26 Marzo 2020
05:22
La lotta al coronavirus e quell’affanno degli ospedali alessandrini
ALESSANDRIA – Sono passati quasi due mesi da quando il coronavirus è dilagato in Italia. Quasi due mesi di lotta senza sosta per fermare una pandemia che nel nostro Paese ha provocato più di settemila vittime, sfiorando la soglia degli 80mila contagi. Un flusso costante che sta mettendo a dura prova la tenuta della sanità pubblica. Una sanità in affanno a causa di una costante rincorsa nel tentativo di contrastare un nemico invisibile di cui non si sa ancora tutto.
Non fa eccezione la realtà alessandrina, che anzi è una delle più colpite in Piemonte per numero di decessi e positività al Covid-19. Sono tante le storie che ci arrivano ogni giorno dal personale sanitario schierato in prima linea a fronteggiare questa emergenza. Un personale che si sta assottigliando sempre più a causa dei contagi. Purtroppo anche gli operatori si stanno ammalando per mancanza dei giusti dispositivi di protezione individuale. Mancano le mascherine, i camici, i calzari e le cuffie. Parte così l’arte dell’arrangiarsi. Un’arte tutta italiana.
Quando mancano le FFP3 e le FFP2 allora si indossano le FFP1, inadatte a salvaguardarsi dal coronavirus, con sotto una o anche due mascherine chirurgiche. I calzari diventano sacchi della spazzatura arrotolati con un po’ di nastro adesivo. Discorso uguale per le cuffie. Mancano? E allora si utilizza quello che si trova in giro per coprirsi i capelli. Tanto che alcuni hanno scelto la via più drastica: un taglio corto, quasi militaresco, per essere più liberi. In alcune strutture sono anche fuori uso le docce negli spogliatoi degli operatori, come al San Giacomo di Novi Ligure.

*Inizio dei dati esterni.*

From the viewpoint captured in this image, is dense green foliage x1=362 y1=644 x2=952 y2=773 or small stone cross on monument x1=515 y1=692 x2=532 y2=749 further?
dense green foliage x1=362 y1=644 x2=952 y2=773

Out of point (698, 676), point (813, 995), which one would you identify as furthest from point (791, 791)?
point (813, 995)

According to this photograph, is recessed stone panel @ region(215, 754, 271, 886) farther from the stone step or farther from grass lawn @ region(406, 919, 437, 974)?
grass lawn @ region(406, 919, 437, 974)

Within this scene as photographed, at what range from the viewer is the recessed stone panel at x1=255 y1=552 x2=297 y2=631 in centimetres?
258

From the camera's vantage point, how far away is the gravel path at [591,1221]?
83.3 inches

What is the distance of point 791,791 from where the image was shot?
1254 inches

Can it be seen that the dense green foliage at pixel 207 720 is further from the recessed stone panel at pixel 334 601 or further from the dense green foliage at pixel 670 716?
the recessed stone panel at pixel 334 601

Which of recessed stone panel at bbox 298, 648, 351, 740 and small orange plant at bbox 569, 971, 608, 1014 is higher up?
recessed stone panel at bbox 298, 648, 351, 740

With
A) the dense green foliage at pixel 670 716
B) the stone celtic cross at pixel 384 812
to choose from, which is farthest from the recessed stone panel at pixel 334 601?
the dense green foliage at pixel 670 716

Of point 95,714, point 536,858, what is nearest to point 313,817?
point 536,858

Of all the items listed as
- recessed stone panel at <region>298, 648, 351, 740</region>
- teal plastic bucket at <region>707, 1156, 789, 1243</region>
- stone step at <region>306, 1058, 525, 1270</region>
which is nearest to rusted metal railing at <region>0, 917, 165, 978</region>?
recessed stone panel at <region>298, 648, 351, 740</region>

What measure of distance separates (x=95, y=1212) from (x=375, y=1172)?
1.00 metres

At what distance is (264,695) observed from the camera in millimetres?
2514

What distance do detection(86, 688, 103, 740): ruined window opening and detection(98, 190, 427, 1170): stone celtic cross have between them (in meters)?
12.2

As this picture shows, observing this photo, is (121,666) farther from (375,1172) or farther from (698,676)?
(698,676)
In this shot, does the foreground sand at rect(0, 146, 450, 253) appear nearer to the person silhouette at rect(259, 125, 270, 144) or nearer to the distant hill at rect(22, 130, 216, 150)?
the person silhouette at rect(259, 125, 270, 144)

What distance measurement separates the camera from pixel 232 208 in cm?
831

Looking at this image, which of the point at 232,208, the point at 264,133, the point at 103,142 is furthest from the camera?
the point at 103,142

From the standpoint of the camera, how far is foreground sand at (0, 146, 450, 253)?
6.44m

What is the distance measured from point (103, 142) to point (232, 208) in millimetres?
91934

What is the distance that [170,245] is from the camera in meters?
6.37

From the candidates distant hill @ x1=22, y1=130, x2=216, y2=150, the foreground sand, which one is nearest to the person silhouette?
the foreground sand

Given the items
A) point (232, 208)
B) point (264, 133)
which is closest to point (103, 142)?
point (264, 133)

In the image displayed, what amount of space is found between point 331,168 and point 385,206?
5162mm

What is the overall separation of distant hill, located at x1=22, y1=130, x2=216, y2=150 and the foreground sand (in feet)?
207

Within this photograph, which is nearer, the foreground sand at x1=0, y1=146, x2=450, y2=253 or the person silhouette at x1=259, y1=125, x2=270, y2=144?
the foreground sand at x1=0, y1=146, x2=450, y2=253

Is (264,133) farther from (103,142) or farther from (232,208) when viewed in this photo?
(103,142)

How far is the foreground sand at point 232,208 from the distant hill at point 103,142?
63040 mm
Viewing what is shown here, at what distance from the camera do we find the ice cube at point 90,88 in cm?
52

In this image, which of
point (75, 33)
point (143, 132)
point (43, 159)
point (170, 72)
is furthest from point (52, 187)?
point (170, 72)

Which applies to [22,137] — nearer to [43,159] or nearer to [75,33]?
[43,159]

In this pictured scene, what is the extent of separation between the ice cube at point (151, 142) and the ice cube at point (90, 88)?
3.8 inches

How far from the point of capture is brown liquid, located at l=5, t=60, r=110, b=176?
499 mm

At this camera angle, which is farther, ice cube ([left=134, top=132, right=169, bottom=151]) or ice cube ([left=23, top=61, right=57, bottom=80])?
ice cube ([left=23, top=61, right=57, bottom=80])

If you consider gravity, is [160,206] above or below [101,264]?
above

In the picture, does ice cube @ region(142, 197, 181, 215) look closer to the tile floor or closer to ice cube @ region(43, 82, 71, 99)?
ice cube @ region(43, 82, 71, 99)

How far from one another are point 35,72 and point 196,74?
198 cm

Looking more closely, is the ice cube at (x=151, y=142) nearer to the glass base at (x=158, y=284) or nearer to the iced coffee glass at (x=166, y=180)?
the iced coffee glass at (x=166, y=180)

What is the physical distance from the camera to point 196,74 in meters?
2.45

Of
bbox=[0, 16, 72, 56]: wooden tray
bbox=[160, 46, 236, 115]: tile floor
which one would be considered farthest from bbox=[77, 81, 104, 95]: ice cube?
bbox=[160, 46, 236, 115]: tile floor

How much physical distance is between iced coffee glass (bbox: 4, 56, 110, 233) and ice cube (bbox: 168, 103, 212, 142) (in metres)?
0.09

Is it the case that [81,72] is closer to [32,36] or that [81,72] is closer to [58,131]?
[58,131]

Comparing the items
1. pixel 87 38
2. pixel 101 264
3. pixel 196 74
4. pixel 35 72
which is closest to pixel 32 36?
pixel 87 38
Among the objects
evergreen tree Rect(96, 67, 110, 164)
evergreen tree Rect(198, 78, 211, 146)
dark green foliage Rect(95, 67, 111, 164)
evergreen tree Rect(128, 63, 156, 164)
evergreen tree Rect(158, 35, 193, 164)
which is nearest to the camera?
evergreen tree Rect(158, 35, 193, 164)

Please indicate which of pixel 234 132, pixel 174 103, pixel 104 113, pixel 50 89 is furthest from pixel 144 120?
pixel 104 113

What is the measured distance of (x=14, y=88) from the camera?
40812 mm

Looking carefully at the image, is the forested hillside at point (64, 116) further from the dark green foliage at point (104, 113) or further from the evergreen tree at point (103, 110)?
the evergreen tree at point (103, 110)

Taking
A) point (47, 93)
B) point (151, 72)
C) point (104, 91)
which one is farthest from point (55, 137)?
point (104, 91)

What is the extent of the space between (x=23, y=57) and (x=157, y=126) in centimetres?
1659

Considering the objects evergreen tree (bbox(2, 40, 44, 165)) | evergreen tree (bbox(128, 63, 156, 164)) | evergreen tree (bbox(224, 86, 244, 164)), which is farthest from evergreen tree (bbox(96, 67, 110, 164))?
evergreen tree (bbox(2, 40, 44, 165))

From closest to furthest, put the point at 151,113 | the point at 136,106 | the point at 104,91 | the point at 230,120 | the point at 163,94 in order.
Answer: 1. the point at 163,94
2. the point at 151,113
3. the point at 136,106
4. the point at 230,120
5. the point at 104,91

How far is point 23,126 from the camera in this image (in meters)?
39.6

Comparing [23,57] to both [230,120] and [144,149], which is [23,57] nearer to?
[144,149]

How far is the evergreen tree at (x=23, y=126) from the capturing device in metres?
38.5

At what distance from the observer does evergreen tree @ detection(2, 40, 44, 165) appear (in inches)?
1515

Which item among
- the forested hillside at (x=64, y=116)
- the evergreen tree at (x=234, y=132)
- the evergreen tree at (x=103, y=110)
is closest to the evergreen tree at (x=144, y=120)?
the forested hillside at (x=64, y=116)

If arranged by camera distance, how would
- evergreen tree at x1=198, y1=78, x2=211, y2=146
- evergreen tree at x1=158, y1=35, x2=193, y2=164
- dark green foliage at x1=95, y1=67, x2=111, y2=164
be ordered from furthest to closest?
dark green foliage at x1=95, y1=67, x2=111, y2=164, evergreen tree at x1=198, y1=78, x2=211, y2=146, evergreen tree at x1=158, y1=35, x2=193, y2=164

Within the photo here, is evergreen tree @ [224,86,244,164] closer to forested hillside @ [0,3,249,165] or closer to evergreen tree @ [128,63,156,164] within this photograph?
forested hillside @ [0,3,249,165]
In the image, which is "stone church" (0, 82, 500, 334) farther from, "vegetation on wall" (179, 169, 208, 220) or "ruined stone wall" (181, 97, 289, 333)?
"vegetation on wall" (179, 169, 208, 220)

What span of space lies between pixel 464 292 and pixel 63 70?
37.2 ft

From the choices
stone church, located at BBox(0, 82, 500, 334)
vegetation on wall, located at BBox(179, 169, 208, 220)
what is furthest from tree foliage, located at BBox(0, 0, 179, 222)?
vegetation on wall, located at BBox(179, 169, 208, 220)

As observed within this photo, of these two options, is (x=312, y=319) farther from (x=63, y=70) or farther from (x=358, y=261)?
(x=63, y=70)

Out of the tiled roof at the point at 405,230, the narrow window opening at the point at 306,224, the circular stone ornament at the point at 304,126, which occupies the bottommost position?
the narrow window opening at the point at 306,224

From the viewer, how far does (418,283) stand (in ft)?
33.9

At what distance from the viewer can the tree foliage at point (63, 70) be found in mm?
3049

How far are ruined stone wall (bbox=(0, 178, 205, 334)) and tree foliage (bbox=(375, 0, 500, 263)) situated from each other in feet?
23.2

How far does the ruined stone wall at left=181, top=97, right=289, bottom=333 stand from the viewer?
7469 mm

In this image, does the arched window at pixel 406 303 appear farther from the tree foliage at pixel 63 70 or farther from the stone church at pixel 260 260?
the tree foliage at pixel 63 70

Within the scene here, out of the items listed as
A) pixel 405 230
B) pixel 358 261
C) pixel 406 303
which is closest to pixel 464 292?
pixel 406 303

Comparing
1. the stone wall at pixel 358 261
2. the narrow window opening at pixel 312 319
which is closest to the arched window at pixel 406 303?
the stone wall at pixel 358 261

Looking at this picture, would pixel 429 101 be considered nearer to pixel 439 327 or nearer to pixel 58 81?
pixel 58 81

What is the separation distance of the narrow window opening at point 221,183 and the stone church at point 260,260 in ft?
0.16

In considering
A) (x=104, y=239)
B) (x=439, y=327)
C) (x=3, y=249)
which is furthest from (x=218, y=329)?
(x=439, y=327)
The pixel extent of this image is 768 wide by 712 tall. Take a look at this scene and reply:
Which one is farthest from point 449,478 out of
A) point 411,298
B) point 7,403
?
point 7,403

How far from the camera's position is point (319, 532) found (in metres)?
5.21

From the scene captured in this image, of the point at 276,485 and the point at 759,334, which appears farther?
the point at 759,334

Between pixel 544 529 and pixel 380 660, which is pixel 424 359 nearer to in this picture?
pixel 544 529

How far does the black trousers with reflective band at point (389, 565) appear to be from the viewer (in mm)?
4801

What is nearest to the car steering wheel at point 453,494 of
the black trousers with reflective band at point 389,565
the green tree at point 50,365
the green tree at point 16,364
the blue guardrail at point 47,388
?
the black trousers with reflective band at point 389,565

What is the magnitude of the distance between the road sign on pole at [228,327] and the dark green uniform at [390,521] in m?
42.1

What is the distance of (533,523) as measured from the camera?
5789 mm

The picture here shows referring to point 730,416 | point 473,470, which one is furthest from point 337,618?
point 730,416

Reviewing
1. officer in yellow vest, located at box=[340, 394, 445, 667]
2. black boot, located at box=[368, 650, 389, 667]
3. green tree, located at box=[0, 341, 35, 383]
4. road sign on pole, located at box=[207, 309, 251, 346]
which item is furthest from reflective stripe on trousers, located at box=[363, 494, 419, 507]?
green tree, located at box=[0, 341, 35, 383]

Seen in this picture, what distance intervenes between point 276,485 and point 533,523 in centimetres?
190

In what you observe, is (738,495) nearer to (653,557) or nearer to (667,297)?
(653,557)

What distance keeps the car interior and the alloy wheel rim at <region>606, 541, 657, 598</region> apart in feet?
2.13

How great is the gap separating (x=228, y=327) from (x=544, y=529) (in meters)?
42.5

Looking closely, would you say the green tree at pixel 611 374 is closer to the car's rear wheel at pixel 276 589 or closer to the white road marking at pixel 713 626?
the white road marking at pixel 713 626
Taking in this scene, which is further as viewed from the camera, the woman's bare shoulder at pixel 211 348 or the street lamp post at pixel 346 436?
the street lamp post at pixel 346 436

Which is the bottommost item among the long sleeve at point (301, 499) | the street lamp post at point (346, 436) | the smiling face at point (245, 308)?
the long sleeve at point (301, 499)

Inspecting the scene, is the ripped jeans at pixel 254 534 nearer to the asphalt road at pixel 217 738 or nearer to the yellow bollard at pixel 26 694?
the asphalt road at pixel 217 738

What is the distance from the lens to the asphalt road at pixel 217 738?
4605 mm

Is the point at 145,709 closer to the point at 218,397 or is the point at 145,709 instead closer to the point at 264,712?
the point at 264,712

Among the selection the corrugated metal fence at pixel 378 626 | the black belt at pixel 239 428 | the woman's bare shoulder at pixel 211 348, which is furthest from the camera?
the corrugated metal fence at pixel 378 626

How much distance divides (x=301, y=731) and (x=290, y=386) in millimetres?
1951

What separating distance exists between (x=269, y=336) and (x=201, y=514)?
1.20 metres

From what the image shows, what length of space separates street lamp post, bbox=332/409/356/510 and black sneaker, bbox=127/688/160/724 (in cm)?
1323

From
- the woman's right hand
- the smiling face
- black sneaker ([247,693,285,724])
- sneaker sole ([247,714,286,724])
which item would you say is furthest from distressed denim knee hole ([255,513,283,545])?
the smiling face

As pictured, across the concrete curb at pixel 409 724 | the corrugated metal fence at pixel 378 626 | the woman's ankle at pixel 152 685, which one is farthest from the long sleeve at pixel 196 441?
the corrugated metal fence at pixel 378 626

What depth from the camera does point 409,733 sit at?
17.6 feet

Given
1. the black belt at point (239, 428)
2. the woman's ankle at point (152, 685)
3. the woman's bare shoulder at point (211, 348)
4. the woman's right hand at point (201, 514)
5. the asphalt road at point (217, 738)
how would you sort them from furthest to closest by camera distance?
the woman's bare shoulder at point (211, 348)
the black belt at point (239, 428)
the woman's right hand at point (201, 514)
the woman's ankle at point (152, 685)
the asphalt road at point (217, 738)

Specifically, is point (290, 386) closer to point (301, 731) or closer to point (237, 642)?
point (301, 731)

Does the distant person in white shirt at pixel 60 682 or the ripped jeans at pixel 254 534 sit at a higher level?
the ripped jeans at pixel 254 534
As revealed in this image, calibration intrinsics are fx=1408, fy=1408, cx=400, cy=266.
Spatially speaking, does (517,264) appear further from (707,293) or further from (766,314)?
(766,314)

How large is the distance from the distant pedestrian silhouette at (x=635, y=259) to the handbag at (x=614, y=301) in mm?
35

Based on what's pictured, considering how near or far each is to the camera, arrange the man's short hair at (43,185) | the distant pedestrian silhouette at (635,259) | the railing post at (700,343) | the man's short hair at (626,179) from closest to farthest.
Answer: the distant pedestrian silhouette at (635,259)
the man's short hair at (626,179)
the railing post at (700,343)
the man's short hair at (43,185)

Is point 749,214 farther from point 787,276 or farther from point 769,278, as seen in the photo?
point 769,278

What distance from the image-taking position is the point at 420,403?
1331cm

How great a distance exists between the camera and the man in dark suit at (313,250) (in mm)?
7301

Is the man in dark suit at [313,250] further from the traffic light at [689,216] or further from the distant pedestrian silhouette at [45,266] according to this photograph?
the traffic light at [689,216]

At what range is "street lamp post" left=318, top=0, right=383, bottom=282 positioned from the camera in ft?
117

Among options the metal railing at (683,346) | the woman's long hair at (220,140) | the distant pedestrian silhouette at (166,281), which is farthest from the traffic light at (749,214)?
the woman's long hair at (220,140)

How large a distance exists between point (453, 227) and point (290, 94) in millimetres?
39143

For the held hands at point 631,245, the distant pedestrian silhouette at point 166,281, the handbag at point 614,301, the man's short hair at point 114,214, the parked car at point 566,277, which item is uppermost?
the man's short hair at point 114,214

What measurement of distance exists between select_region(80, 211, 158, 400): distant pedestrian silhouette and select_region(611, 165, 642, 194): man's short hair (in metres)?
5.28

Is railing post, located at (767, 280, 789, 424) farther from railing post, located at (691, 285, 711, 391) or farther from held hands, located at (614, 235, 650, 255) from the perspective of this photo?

Ecco che l’eventuale decontaminazione viene completata nel bagno di casa propria.
Ed è proprio nell’arte di arrangiarsi che si capisce quanto gli ospedali siano in costante affanno. Il Comune di Acqui Terme sta ad esempio pensando a ricavare dei respiratori da delle maschere da snorkeling “per sopperire alle mancanze“, ha spiegato il sindaco Lucchini. Poi le donazioni costanti di mascherine. Ma più ne arrivano e più se ne ha bisogno. Le stanze da singole come vorrebbero i protocolli diventano presto doppie e, in caso di necessità, anche triple. Mentre quando i caschi monouso per la ventilazione sono esauriti li si recupera da chi non ce l’ha fatta o è stato intubato decontaminandoli in bidoni di ammoniaca o altri disinfettanti.
Poi ci sono i turni, diventati di 12 ore. Dalle 8 alle 20 in diurno e dalle 20 alle 8 in notturno seguiti al momento da tre giorni di riposo. Il tutto per un’assenza cronica di personale già evidenziata in passato ma ora tragicamente pressante. Poi i contagi. Anche i nostri angeli, come li si chiama da un po’ a questa parte, si stanno ammalando. E alcuni stanno anche morendo. Proprio come il dottor Granata di Casatelnuovo Scrivia, medico di famiglia e deceduto a 68 anni di coronavirus. Ecco, questa è la difficoltà degli ospedali alessandrini. La loro fatica e il loro modo di lottare contro questo nemico invisibile.
Queste sono le storie che molti operatori ci raccontano quotidianamente e abbiamo deciso di racchiudere in un unico articolo.